You did hurt my feelings, though....with how good you were shooting within minutes.


----------



## Bucky T (Feb 11, 2011)

Jayin J said:


> I would think that the 55/75's with a couple different weighted field tips will tell you what shoots best.  You can actually get a test kit of field tips too which will include several different weights.
> 
> I do think that you will get this bow tuned in very shortly once received.
> 
> Keep your nock on your string just tight enough that you can still move it up and down to dial in your vertical flight.  Once the arrow is flying straight and not going up and down, then you can fine tune your spine.



I saw a test kit like the one you're describing at 3 Rivers Archery online.

I hope I can get it tuned.

I'm more or less going to be standing 5ft from my target shooting for a while working on my form.  Then I'll start backing up and seeing how the arrows really are flying.....LOL!


----------



## Bucky T (Feb 11, 2011)

Tailfeather said:


> Indeed, you have!!
> 
> You did hurt my feelings, though....with how good you were shooting within minutes.





Feather!  If you just tried to call me, my phone isn't working to shabby here in the office.....

You and Etter were on me like green flies on the gutpile of a September bowkill about my first choice of specs for the bow!

(Given data)
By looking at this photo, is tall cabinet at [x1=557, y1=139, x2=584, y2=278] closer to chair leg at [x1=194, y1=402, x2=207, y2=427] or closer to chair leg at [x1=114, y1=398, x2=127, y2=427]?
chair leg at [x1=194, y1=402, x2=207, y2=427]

(Aim) Copy out the archery forum thread above word for word, from its first line to its last.

(Answer to this exercise)
You did hurt my feelings, though....with how good you were shooting within minutes.


----------



## Bucky T (Feb 11, 2011)

Jayin J said:


> I would think that the 55/75's with a couple different weighted field tips will tell you what shoots best.  You can actually get a test kit of field tips too which will include several different weights.
> 
> I do think that you will get this bow tuned in very shortly once received.
> 
> Keep your nock on your string just tight enough that you can still move it up and down to dial in your vertical flight.  Once the arrow is flying straight and not going up and down, then you can fine tune your spine.



I saw a test kit like the one you're describing at 3 Rivers Archery online.

I hope I can get it tuned.

I'm more or less going to be standing 5ft from my target shooting for a while working on my form.  Then I'll start backing up and seeing how the arrows really are flying.....LOL!


----------



## Bucky T (Feb 11, 2011)

Tailfeather said:


> Indeed, you have!!
> 
> You did hurt my feelings, though....with how good you were shooting within minutes.





Feather!  If you just tried to call me, my phone isn't working to shabby here in the office.....

You and Etter were on me like green flies on the gutpile of a September bowkill about my first choice of specs for the bow!